Was ist nun aber Verdrängung?

Auch diesen Begriff  – um einem Missverständnis vorzugreifen – beschreiben und definieren verschiedene Schulen unterschiedlich. Ist Verdrängen ein Vergessen, für das wir uns bewusst oder unbewusst entscheiden? Liegt es überhaupt in der Reichweite unserer Entscheidungsfähigkeit? Oder ist Verdrängen nicht eher ein Auslassen von etwas, das – neben anderen Fähigkeiten – in uns angelegt ist, dem wir aber die Daseinsberechtigung und damit die Entfaltungsmöglichkeit verwehren?

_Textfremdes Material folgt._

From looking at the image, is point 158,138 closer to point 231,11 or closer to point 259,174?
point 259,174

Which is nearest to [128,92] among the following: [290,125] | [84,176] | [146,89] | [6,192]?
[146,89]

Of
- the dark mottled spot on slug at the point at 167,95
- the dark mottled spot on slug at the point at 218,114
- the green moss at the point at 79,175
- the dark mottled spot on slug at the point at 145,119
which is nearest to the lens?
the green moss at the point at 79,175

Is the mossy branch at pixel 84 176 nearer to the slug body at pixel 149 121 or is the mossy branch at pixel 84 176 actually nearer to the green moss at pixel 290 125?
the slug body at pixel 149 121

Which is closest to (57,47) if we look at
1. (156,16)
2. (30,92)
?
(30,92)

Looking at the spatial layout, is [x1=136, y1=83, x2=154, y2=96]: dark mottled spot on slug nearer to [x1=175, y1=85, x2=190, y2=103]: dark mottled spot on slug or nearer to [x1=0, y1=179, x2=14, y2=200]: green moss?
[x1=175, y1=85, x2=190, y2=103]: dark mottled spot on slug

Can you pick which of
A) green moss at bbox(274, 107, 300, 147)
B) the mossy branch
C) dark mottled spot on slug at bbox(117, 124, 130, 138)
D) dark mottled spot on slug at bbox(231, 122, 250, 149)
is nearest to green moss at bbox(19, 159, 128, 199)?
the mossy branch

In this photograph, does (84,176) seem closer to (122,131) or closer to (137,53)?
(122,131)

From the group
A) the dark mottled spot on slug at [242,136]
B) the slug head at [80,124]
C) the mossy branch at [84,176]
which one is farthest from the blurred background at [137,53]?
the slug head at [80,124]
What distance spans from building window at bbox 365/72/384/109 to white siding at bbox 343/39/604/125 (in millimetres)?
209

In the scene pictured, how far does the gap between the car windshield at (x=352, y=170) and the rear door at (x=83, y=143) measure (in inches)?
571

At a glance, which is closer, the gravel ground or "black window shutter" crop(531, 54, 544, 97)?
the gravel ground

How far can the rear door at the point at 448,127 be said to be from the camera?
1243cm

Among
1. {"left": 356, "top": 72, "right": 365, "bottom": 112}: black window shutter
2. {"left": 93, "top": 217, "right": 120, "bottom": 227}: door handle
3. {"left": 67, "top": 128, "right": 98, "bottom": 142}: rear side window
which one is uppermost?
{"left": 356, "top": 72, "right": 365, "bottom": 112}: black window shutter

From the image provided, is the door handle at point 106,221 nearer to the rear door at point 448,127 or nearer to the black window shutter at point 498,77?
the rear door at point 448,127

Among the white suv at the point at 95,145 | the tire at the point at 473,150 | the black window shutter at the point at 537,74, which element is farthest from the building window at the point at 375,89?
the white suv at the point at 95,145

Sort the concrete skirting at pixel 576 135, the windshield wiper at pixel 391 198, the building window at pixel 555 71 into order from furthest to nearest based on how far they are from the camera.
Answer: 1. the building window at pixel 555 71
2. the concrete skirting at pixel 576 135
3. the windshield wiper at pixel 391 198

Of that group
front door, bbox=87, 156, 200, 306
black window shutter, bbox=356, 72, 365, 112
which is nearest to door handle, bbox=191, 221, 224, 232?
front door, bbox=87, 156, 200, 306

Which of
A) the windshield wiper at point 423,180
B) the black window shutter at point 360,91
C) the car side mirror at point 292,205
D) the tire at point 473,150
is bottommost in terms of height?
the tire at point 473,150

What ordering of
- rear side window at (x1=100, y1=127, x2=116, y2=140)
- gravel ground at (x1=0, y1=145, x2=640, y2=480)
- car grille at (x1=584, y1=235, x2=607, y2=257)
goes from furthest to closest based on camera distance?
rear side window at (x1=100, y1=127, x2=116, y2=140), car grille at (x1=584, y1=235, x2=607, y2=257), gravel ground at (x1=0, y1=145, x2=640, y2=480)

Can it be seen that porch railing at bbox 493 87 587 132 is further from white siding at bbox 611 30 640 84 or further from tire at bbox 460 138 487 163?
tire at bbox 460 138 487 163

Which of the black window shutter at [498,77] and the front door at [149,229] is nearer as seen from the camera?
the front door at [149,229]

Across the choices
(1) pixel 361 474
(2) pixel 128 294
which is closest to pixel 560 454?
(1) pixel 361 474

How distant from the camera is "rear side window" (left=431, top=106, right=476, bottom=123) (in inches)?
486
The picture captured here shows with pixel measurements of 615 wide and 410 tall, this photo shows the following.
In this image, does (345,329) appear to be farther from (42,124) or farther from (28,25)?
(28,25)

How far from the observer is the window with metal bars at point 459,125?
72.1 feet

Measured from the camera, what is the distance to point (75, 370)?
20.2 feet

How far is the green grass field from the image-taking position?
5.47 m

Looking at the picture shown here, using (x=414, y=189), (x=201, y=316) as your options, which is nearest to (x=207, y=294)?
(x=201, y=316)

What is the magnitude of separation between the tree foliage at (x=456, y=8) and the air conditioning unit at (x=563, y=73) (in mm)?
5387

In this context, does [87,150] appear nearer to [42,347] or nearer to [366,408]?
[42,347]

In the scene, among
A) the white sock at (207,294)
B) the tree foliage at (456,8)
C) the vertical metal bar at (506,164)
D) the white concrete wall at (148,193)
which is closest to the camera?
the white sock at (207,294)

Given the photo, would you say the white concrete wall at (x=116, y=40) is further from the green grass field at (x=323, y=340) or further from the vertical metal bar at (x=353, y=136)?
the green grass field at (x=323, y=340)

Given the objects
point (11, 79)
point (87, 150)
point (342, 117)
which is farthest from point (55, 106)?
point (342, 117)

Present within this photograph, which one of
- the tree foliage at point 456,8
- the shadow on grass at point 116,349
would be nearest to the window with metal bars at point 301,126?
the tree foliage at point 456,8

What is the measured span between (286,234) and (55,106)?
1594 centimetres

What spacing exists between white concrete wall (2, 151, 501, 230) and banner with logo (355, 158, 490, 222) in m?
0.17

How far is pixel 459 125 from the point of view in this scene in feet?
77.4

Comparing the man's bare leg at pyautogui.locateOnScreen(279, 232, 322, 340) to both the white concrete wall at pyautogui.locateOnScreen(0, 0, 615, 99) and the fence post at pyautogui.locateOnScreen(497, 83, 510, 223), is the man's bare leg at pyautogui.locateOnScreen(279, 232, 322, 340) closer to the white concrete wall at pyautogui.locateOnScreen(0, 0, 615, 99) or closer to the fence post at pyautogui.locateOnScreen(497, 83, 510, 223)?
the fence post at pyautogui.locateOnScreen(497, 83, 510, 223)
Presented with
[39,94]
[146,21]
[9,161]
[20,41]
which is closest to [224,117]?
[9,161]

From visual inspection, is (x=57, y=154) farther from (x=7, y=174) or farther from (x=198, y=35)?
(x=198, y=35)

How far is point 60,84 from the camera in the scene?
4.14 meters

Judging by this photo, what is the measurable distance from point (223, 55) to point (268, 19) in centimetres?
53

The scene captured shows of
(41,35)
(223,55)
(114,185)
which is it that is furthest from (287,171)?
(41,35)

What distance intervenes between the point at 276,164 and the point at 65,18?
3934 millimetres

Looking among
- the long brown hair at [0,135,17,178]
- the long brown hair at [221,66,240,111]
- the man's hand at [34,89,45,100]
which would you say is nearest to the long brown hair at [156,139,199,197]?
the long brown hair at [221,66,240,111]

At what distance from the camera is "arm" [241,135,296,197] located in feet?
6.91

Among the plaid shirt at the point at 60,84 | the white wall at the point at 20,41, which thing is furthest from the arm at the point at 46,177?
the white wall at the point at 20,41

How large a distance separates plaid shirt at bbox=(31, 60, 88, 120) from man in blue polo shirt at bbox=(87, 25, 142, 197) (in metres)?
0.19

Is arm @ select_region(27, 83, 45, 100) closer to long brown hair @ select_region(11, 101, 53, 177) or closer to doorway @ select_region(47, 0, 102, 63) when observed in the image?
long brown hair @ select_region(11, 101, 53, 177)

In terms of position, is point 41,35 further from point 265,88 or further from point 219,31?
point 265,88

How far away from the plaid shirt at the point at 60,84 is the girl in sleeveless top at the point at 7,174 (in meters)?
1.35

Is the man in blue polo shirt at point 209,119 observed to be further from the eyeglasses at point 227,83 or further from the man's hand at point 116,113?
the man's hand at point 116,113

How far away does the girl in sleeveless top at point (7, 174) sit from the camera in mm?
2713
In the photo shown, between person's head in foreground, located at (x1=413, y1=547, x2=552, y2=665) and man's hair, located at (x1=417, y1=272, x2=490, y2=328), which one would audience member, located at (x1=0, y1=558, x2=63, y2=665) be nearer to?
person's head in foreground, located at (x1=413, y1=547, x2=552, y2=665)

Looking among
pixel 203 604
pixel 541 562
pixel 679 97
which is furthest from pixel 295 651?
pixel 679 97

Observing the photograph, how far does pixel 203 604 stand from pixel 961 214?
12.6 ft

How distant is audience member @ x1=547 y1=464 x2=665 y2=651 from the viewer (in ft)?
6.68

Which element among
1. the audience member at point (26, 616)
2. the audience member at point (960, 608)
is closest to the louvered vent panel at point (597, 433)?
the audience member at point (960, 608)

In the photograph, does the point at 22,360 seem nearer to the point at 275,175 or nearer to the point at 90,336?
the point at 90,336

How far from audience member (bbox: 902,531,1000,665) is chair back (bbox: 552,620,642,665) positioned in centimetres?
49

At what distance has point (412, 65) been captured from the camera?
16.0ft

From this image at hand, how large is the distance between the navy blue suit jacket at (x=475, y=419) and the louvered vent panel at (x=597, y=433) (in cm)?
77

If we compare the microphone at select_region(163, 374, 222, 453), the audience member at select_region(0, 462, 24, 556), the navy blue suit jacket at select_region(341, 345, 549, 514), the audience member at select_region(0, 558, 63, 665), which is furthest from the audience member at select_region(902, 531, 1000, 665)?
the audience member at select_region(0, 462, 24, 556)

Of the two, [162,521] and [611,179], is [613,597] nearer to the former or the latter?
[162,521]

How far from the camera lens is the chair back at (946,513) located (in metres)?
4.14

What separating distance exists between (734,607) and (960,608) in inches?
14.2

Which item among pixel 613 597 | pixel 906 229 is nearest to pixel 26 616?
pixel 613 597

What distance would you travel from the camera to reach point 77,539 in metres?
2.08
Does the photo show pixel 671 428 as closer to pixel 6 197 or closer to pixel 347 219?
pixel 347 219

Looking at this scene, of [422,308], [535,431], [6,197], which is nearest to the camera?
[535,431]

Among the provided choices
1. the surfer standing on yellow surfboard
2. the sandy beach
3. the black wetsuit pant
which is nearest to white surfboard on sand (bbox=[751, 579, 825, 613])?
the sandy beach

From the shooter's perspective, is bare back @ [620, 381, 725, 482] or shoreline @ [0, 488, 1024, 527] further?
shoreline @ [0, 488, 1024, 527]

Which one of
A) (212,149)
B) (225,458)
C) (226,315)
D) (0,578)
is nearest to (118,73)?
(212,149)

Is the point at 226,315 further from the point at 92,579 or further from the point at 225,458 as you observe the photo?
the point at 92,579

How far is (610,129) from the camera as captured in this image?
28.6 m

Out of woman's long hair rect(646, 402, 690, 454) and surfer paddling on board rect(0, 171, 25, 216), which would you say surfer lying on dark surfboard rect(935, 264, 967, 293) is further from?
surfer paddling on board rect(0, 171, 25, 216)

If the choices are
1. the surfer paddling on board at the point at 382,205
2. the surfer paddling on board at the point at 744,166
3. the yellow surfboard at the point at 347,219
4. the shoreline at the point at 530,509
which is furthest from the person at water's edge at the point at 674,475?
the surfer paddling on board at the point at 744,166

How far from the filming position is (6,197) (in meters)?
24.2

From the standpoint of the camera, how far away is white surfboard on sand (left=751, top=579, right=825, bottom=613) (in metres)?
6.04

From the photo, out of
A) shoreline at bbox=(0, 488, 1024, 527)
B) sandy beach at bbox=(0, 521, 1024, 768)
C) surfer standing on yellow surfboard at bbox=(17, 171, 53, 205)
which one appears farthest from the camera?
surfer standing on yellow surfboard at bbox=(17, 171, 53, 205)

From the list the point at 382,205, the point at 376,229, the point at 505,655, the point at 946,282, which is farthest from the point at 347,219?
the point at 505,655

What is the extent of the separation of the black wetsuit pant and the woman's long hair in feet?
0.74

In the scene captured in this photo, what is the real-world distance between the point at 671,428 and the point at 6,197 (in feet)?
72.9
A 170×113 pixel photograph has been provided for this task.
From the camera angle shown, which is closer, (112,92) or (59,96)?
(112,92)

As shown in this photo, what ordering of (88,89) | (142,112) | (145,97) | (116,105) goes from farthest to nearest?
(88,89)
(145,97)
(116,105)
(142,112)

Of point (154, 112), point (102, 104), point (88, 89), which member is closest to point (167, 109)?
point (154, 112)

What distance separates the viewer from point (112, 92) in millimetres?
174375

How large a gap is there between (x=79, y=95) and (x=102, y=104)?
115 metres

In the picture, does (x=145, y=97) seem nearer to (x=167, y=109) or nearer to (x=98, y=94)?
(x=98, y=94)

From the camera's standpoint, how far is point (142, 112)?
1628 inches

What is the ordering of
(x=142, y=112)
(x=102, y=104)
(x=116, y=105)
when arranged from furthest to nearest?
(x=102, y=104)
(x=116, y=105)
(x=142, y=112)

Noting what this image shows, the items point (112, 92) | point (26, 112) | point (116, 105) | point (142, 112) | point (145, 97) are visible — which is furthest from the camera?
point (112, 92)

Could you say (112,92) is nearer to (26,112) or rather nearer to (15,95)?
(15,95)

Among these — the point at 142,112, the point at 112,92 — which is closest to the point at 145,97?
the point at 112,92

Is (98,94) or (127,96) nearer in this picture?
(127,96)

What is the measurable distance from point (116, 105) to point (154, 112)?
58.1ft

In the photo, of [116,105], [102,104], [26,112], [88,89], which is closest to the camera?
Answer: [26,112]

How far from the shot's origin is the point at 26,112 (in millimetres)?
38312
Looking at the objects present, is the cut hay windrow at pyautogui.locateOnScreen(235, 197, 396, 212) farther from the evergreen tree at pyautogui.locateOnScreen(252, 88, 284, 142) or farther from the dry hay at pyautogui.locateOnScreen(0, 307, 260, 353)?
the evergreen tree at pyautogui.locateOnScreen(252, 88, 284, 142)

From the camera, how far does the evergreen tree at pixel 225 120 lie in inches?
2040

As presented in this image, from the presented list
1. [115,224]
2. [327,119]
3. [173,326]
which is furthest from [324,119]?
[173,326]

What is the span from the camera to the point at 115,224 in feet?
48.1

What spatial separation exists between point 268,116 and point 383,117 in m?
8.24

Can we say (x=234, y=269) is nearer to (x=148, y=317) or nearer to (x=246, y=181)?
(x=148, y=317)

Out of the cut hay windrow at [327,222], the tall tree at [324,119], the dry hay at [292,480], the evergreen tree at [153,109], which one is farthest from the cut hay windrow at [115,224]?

Auf vielen Seminaren (und auch in W. Döbereiners Seminarbänden) ist zu hören und zu lesen: Was hätte dieser Mensch stattdessen tun können? Abgesehen davon, dass diese Frage einerseits müßig und andererseits so manchem etwas arrogant daherkommt, ist sie sehr berechtigt. Und wer sich nicht über ihm fremde Personen verspekulieren möchte, kann bei sich bleiben und sich einmal das eigene Leben anschauen.

Der Ort, an dem Saturn steht ist einer der Orte, an denen wir etwas über unsere Bestimmung (die als „ungerechte“ Einschränkung daherkommt) erfahren können. Der Mars wiederum zeigt an, wo sich die Verdrängung „austobt“, einen Neptun, der ohne Bestimmung geblieben ist, rächt er im Namen „Poseidons“. Der Pluto kennzeichnet das Thema, dessen man sich nicht annehmen möchte – er ist der verdrängte Neptun, der uns das Maß unseres Daseins anzeigt – das Prinzip unserer Gestalt der Zeitlichkeit.

 

* Zu Blaise Pascal kann man im Seminarband 12  (S. 235ff) von Wolfgang Döbereiner nachlesen.